PROBLEM STATEMENT: List every line below that contains the word "Among", copying each one in full. Only matches with the same capitalization count.

EXCERPTED DATA:
■ ■ ■ ■ ■ ■ ■

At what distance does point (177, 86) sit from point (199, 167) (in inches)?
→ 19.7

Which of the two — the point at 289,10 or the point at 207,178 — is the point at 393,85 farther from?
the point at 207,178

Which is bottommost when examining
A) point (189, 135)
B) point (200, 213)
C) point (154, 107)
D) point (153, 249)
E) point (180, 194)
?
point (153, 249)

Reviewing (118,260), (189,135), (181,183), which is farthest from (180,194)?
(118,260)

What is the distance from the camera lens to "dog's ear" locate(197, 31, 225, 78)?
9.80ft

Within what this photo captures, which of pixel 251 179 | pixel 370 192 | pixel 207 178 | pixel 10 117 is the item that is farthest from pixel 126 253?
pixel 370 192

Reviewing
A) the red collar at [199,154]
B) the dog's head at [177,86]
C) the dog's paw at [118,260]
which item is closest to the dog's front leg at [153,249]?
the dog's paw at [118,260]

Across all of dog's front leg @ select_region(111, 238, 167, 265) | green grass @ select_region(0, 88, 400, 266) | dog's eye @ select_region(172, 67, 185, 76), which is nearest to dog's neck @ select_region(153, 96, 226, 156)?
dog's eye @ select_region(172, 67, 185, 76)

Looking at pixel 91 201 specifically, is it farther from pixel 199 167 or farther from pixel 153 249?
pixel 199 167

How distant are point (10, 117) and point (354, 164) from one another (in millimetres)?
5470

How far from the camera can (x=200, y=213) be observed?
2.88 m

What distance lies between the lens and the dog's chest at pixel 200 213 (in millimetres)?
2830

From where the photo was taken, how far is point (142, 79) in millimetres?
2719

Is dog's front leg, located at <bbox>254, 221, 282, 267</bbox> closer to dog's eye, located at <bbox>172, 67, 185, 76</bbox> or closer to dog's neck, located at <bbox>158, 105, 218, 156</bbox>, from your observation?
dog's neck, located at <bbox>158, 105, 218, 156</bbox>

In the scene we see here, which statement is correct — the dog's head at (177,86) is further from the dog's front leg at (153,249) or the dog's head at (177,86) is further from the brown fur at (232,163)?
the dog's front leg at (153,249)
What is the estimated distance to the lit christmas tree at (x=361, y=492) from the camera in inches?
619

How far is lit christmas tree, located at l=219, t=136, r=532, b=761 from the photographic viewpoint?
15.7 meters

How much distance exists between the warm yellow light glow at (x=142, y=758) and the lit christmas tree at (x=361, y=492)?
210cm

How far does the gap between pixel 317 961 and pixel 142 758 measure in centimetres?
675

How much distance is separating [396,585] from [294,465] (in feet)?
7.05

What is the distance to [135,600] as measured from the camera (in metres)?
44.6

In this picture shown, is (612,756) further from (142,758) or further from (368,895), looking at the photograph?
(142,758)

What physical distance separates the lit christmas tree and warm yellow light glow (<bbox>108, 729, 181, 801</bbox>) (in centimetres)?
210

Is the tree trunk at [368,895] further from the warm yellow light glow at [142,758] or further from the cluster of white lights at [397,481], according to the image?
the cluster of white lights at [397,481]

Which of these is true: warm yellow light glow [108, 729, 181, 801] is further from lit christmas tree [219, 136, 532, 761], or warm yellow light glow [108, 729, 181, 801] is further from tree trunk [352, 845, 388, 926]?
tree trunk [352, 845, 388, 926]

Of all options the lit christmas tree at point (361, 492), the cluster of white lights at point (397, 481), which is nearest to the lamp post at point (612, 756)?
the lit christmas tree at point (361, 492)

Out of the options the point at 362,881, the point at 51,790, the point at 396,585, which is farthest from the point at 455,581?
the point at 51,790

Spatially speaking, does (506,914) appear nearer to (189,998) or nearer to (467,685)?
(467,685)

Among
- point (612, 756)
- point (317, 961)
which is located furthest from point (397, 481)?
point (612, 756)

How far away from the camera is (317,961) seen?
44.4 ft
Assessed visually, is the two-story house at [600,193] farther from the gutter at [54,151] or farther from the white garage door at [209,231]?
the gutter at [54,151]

■ ■ ■ ■ ■ ■ ■

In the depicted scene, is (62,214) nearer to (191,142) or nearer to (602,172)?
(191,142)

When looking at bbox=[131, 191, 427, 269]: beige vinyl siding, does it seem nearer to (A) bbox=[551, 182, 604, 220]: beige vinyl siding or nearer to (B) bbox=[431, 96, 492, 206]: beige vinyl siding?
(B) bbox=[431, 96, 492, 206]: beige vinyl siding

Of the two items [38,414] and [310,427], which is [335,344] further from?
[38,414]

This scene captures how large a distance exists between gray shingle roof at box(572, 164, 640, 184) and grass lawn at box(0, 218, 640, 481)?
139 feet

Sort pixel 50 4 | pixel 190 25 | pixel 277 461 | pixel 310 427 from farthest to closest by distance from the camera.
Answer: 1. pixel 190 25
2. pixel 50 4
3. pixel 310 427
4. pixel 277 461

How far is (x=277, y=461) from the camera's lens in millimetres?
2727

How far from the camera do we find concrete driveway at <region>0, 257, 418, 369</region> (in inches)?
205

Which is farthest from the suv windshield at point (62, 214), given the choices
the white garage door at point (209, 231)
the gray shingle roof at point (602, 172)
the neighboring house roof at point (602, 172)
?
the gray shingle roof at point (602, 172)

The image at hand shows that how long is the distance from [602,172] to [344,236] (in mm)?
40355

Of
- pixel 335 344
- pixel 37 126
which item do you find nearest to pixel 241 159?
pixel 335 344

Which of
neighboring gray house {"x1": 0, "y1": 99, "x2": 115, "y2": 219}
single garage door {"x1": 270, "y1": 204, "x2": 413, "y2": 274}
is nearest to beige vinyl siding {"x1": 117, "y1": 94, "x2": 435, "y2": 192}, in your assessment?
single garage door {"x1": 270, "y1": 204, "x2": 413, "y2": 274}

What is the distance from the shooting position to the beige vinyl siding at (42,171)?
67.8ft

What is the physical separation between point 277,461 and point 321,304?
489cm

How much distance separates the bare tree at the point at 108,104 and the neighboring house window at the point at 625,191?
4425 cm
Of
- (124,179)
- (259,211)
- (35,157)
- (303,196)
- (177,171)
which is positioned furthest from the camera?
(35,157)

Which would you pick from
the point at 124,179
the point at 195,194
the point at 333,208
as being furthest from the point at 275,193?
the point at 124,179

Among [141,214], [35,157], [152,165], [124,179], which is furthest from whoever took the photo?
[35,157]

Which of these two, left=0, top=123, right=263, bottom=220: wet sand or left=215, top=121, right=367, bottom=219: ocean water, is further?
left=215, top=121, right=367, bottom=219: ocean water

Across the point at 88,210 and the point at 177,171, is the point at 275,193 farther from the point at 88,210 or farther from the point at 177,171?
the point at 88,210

■ ■ ■ ■ ■ ■ ■

EXERCISE OUTPUT:
Among
Among [141,214], [35,157], [152,165], [124,179], which is furthest from whoever took the photo?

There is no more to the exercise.